• _Task instructions_
**1.** Rewrite the paragraph beginning "As for the origin of the word Tasawwuf" from the passage on Tasawwuf in fewer words, keeping its main facts.
**2.** Extend the passage on Tasawwuf with a further paragraph, starting after its final sentence.

• _Passage for review_
────

Tasawwuf is a concept in Islam, defined by scholars as the inner, mystical dimension of Islam. Tasawwuf is the soul of Islam. Its function is to purify the heart from the lowly bestial attributes of lust, calamities of the tongue, anger, malice, jealousy, love of the world, love of fame, niggardliness, greed, ostentation, vanity, deception, etc. At the same time it aims at the adornment of the heart with the lofty attributes of repentance, perseverance, gratefulness, fear of Allah, hope, abstention, tauheed, trust, love, sincerity, truth, contemplation, etc.
As for the origin of the word Tasawwuf, it may well be from Sufi, the person who does Tasawwuf, Lexicographers have identified a number of source words from which the term Sufi is derived. The most widely accepted word from which Sufi is derived is “suf” meaning wool. The earlier ascetics often donned woollen garments to express their inner detachment from the world and their rejection of the excessive materialism of the earlier Islamic dynasties.
Other terms that suggest themselves as source words are the following:
Safa, meaning purification.
Safwe, which means those who are selected.
Suffa, meaning a bench or low veranda. During the time of the Prophet (may the peach and blessings of Allah be upon him) a number of Companions disengaged themselves from normal worldly activities and devoted themselves to an ascetic way of life. They came to be known as the Ashaab us-Suffa or “Companions of the Bench”. They spent the greater part of their lives in acts of devotion on a low veranda in the vicinity of Masjid e Nawwabi (The mosque of Hazrat Muhammad (SM).
Saff, meaning rank, line, or row. The first row in congregational prayers in Islam has been accorded a special status for it symbolises those who are in the first rank of spirituality.

────

• _Data segment_
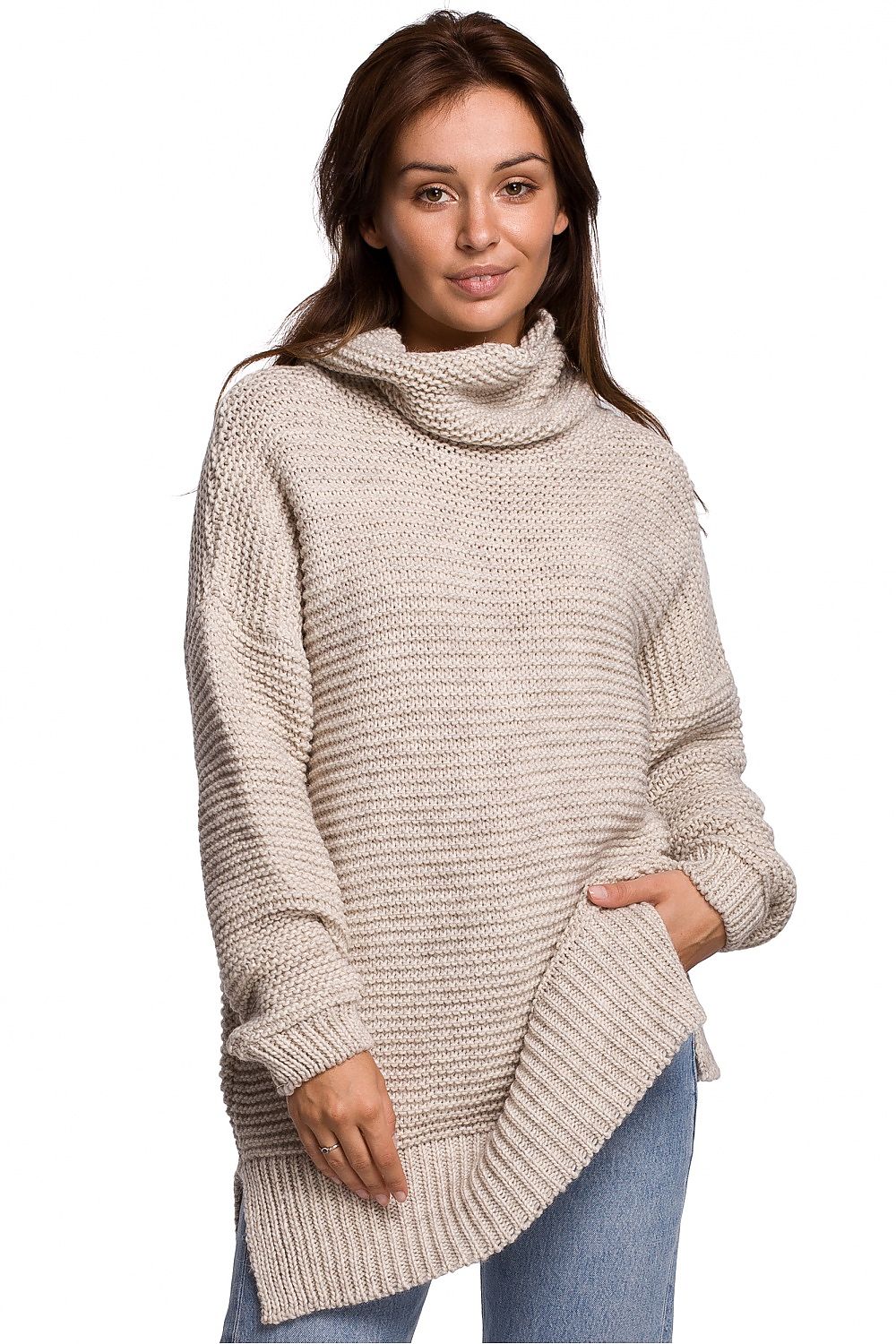 Turtleneck Sweater Beige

────

• _Results for each task_
**1.** The word Tasawwuf may come from Sufi, the person who practices Tasawwuf. Lexicographers have identified several possible source words for Sufi. The most widely accepted is "suf," meaning wool, because early ascetics often wore woolen garments. These garments expressed their inner detachment from the world and their rejection of the excessive materialism of the earlier Islamic dynasties.

**2.**
The term “Sufi” could be traced dated back to the time of “Tabeyin” as Hazrat Hasan al-Basri who died 110 years after the Hijra, is reported to have said, “I saw a Sufi circumambulating the Kaaba, and offered him a dirham, but he would not accept it.” It therefore seems better to understand Tasawwuf by first asking what a Sufi is; and perhaps the best definition of both the Sufi and his way, certainly one of the most frequently quoted by masters of the discipline, is from the sunna of the Prophet (Allah bless him and give him peace) who said:
Allah Most High says: “He who is hostile to a friend of Mine I declare war against. My slave approaches Me with nothing more beloved to Me than what I have made obligatory upon him, and My slave keeps drawing nearer to Me with voluntary works until I love him. And when I love him, I am his hearing with which he hears, his sight with which he sees, his hand with which he seizes, and his foot with which he walks. If he asks me, I will surely give to him, and if he seeks refuge in Me, I will surely protect him” (Fath al-Bari, 11.340–41, hadith 6502);
This hadith was related by Imam Bukhari, Ahmad ibn Hanbal, al-Bayhaqi, and others with multiple contiguous chains of transmission, and is sahih.
Some scholars opine that the word “Sufi” in Arabic emerged from the Greek word “Philasoof”. The first part “Phila” stands for lover and the other part “Soof” means wisdom and the full word “Philasoof” means the lover of wisdom and when the word “Philasoof” was Arabicised it became ‘Sufi”. But this concept or ideology of scholars like Al-Bairuni (973 AH-1048 AH) is not acceptable in its entirely, for the simple reason that the work of transferring the Greek Cyclopedia into Arabic language was undertaken only in approximately the half of the third century A.H. whereas since the word Sufi was already in vogue as part of the spoken Arabic language much earlier than that, the concept of the word Sufi as a derivation of Greek Philosophy does not remain tenable. The person who nicknamed ‘Sufi’ for the first time in the Arabic History was Abul Hashim Alkufi who died in the year 150 A.H. that is one hundred year before the work of translating Greek Literature into Arabic Language actually started.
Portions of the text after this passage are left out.